Миссис Фелпс из «Церкви земли и моря», крупная, сильно напудренная дама в мехах, встречавшая гостей под золотыми часами у расписания поездов, в ответ на восторги миссис Кэнфилд прихлопнула руками в перчатках:
– Видели бы вы, что здесь было неделю назад! Зрительские места стояли амфитеатром, а хор Метрополитен-оперы в красно-бело-синих одеждах изображал государственный флаг!
«Нью-Йорк воистину “сногсшибатель”», – подумала Сара, вспомнив последний приезд цирка в Веллингтон. Клоун вывез на тележке огромный красный конус, на боку которого было написано СНОГСШИБАТЕЛЬ. Перескочив через барьер, коверный собрал у публики всякие мелкие вещицы и одну за другой затолкал их в узкий конец конуса. Барабанная дробь, ахнули тарелки, взрыв – и из раструба вылетели предметы, невероятно изменившиеся в размерах: носовой платок стал простыней, монета – золотым слитком, бутоньерка Сариного отца – большим цветущим деревом.
Сара любила ездить в Нью-Йорк, однако с не меньшей охотой возвращалась домой к не столь лихорадочной жизни. Обитай она в Нью-Йорке, и, пожалуй, умерла бы от хронического перевозбуждения.
* * *
– Поедем подземкой, хорошо? – сказала миссис Фелпс, возглавив процессию. – В такую погоду это самый удобный вид транспорта. В двуколку мы все не поместимся, а трамвай весьма ненадежен. Стоит снегу слегка припорошить рельсы, как вожатому приходится поминутно выходить, чтоб лопатой расчистить пути.
В вагоне усевшись на плетеное сиденье, Сара расправила юбку, дабы не зацепиться за вылезший прутик, – однажды вот так вот отец порвал брюки. Клара и Дотти расположились по бокам от нее, но скрежет колес не давал разговаривать, позволяя только молча разглядывать других пассажиров, которыми в это время дня были в основном дамы. Оказалось, нынче в моде приталенные пальто без накладных плеч. А шляпки! Всевозможных форм, они были украшены не только лентой, но и перьями. Головной убор женщины, что сидела напротив, венчал целый веер ярких перьев. Похоже, кампания по защите птиц, развернутая миссис Рузвельт и Одюбоновским обществом, не убедила нью-йоркских модниц.

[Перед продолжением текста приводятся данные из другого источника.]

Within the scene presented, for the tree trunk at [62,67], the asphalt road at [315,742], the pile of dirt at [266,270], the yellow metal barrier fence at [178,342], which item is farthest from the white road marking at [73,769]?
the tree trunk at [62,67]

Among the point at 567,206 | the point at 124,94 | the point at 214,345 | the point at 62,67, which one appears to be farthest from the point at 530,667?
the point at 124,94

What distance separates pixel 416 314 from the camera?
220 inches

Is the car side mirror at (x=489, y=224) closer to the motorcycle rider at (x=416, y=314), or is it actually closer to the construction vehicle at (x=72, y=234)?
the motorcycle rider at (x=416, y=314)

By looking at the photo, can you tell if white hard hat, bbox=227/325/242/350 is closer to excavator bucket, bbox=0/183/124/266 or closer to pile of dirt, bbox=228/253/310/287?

Над шляпками сияли рекламные плакаты, расхваливавшие превосходные свойства крахмала для стирки, тонизирующих напитков, виски, полироля для плит. Мужчина на рекламе сигар «Белая сова» весьма походил на Эдмунда.
После бала у Редфилдов Сара и Эдмунд несколько раз виделись. Сару взволновало, что вскоре после маскарада Эдмунд нанес визит в Холлингвуд. Предлогом стала необходимость консультаций с ее отцом по городским делам, но долгий взгляд Эдмунда на Сару раскрыл ей истинную цель его прихода. Похоже, ее понял и отец. Якобы за какими-то бумагами он ушел в свой кабинет, где пробыл неоправданно долго, оставив молодых людей наедине. В гостиной им никто не мешал, и только Нетти бесшумно подала чай.
Больше всего Сару впечатляла прямота ее избранника. Эдмунд не заигрывал, не хвастал, не льстил. Невзирая на лица, он всегда говорил, что думает. Видимо, это качество и направило его на стезю юриста.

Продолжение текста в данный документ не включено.